■ Task instructions
Every line from the one bearing "唔知你想點......</div></div>" through the last line of the entries should be printed exactly, with no other output.

Plain-text document sources
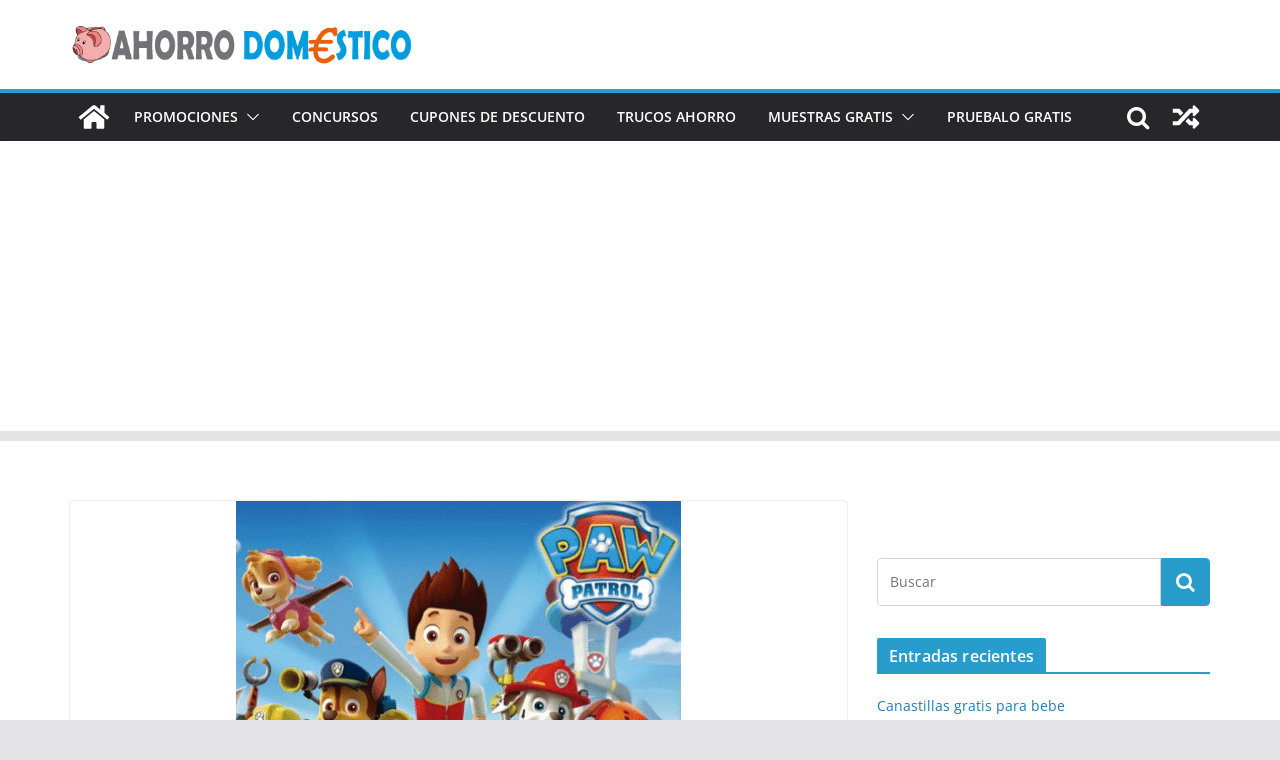

--- FILE ---
content_type: text/html; charset=utf-8
request_url: https://www.google.com/recaptcha/api2/aframe
body_size: 249
content:
<!DOCTYPE HTML><html><head><meta http-equiv="content-type" content="text/html; charset=UTF-8"></head><body><script nonce="hWrAjgnV2jNJJnfDP2LflA">/** Anti-fraud and anti-abuse applications only. See google.com/recaptcha */ try{var clients={'sodar':'https://pagead2.googlesyndication.com/pagead/sodar?'};window.addEventListener("message",function(a){try{if(a.source===window.parent){var b=JSON.parse(a.data);var c=clients[b['id']];if(c){var d=document.createElement('img');d.src=c+b['params']+'&rc='+(localStorage.getItem("rc::a")?sessionStorage.getItem("rc::b"):"");window.document.body.appendChild(d);sessionStorage.setItem("rc::e",parseInt(sessionStorage.getItem("rc::e")||0)+1);localStorage.setItem("rc::h",'1768608952032');}}}catch(b){}});window.parent.postMessage("_grecaptcha_ready", "*");}catch(b){}</script></body></html>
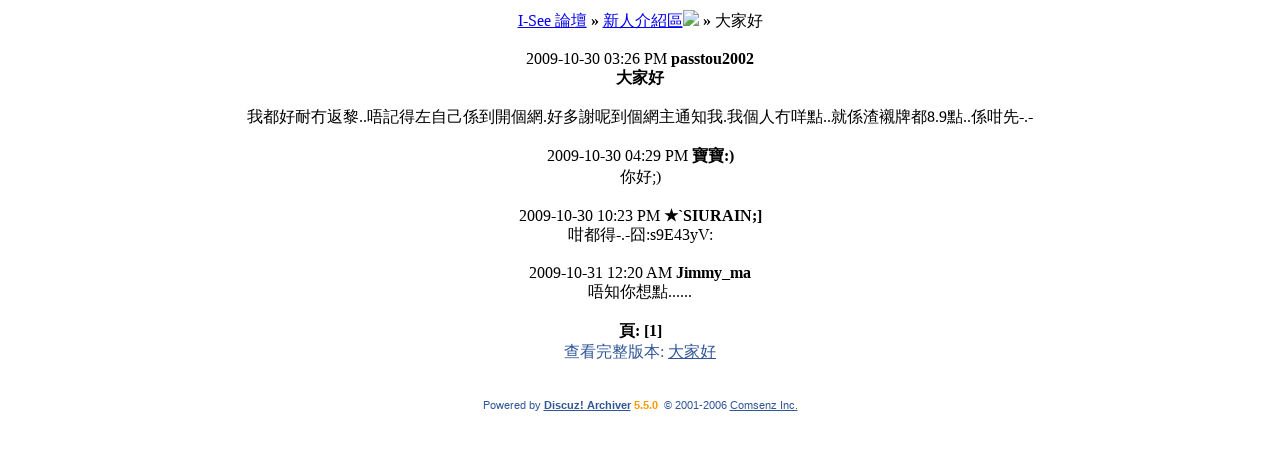

--- FILE ---
content_type: text/html; charset=big5
request_url: http://hkisee.com/archiver/tid-303130.html
body_size: 3718
content:
<html>
<head>
<base href="http://hkisee.com/">
<title>大家好(頁 1)  - 新人介紹區 -  I-See 論壇 頭像製作,圖片製作,會員自貼,Hello! Project 討論區 - powered by Discuz! Archiver</title>
<link rel="alternate" type="application/rss+xml" title="ROR" href="siteindex.xml.gz" />
<link rel="alternate" type="application/rss+xml" title="ROR" href="sitemap_index.xml" />
<link rel="alternate" type="application/rss+xml" title="ROR" href="sitemap_baidu.xml" />
<link rel="alternate" type="application/rss+xml" title="ROR" href="yahoo_urllist/urllist.txt.gz" /><meta http-equiv="Content-Type" content="text/html; charset=big5">
<meta name="keywords" content="Discuz!,Board,Comsenz,forums,bulletin board,論壇,isee,討論區,艾斯">
<meta name="description" content="我都好耐冇返黎..唔記得左自己係到開個網.好多謝呢到個網主通知我.我個人冇咩點..就係渣襯牌都8.9點..係咁先-.- I-See 論壇 提供吹水,愛情,貼圖,素材,頭像製作,笑話,IQ,靈異,交友,日記,二手買賣,明星,校園,文學,Online Game,音樂,美容,短片,手機和耽美等討論區 - Discuz! Archiver">
<meta name="generator" content="Discuz! Archiver 5.5.0">
<link rel="stylesheet" type="text/css" href="forumdata/cache/style_13.css">
</head>
<body leftmargin="10" rightmargin="10" topmargin="10"><center>
<div class="tableborder" style="background-color: MAINTABLECOLOR">
<div class="subtable bold altbg1">
<a href="archiver/">I-See 論壇</a> <b>&raquo;</b> <a href="archiver/fid-151.html">新人介紹區<img src="images/common/new.gif" border=0></a> <b>&raquo;</b> 大家好</div><!-- Javascript tag: -->
<!-- begin ZEDO for channel:  HKISEE.com_ROS , publisher: HKIsee , Ad Dimension: Slider / Catfish - 1 x 1 -->
<script language="JavaScript">
var zflag_nid="1044"; var zflag_cid="91"; var zflag_sid="41"; var zflag_width="1"; var zflag_height="1"; var zflag_sz="94"; 
</script>
<script language="JavaScript" src="https://tt3.zedo.com/jsc/tt3/fo.js"></script>
<!-- end ZEDO for channel:  HKISEE.com_ROS , publisher: HKIsee , Ad Dimension: Slider / Catfish - 1 x 1 --><br><div class="simpletable smalltxt" style="width: 90%"><div class="subtable altbg1">
<span class="right">2009-10-30 03:26 PM</span>
<b>passtou2002</b></div>
<div class="subtable altbg2 t_msg" style="width: auto;height: auto">
<b>大家好</b><br><br>我都好耐冇返黎..唔記得左自己係到開個網.好多謝呢到個網主通知我.我個人冇咩點..就係渣襯牌都8.9點..係咁先-.-</div></div>
<br><div class="simpletable smalltxt" style="width: 90%"><div class="subtable altbg1">
<span class="right">2009-10-30 04:29 PM</span>
<b>寶寶:)</b></div>
<div class="subtable altbg2 t_msg" style="width: auto;height: auto">
你好;)</div></div>
<br><div class="simpletable smalltxt" style="width: 90%"><div class="subtable altbg1">
<span class="right">2009-10-30 10:23 PM</span>
<b>★`SIURAIN;]</b></div>
<div class="subtable altbg2 t_msg" style="width: auto;height: auto">
咁都得-.-囧:s9E43yV:</div></div>
<br><div class="simpletable smalltxt" style="width: 90%"><div class="subtable altbg1">
<span class="right">2009-10-31 12:20 AM</span>
<b>Jimmy_ma</b></div>
<div class="subtable altbg2 t_msg" style="width: auto;height: auto">
唔知你想點......</div></div>
<br><b>頁: </b>
<b>[1]</b> 
<br><div style="width: 90%"><div class="subtable bold"><font color="#305696">查看完整版本: </font><a href="viewthread.php?tid=303130" target="_blank" style="color: #305696">大家好</a></div></div><br>
<br><span style="font: 11px Tahoma, Arial; color: #305696">Powered by <a href="http://www.discuz.net" target="_blank" style="color: #305696"><b>Discuz! Archiver</b></a> <b style="color:#FF9900">5.5.0</b>&nbsp;
&copy; 2001-2006 <a href="http://www.comsenz.com" target="_blank" style="color: #305696">Comsenz Inc.</a></span><div class="footer"></div>
</center></body>
</html>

■ Your response
唔知你想點......</div></div>
<br><b>頁: </b>
<b>[1]</b> 
<br><div style="width: 90%"><div class="subtable bold"><font color="#305696">查看完整版本: </font><a href="viewthread.php?tid=303130" target="_blank" style="color: #305696">大家好</a></div></div><br>
<br><span style="font: 11px Tahoma, Arial; color: #305696">Powered by <a href="http://www.discuz.net" target="_blank" style="color: #305696"><b>Discuz! Archiver</b></a> <b style="color:#FF9900">5.5.0</b>&nbsp;
&copy; 2001-2006 <a href="http://www.comsenz.com" target="_blank" style="color: #305696">Comsenz Inc.</a></span><div class="footer"></div>
</center></body>
</html>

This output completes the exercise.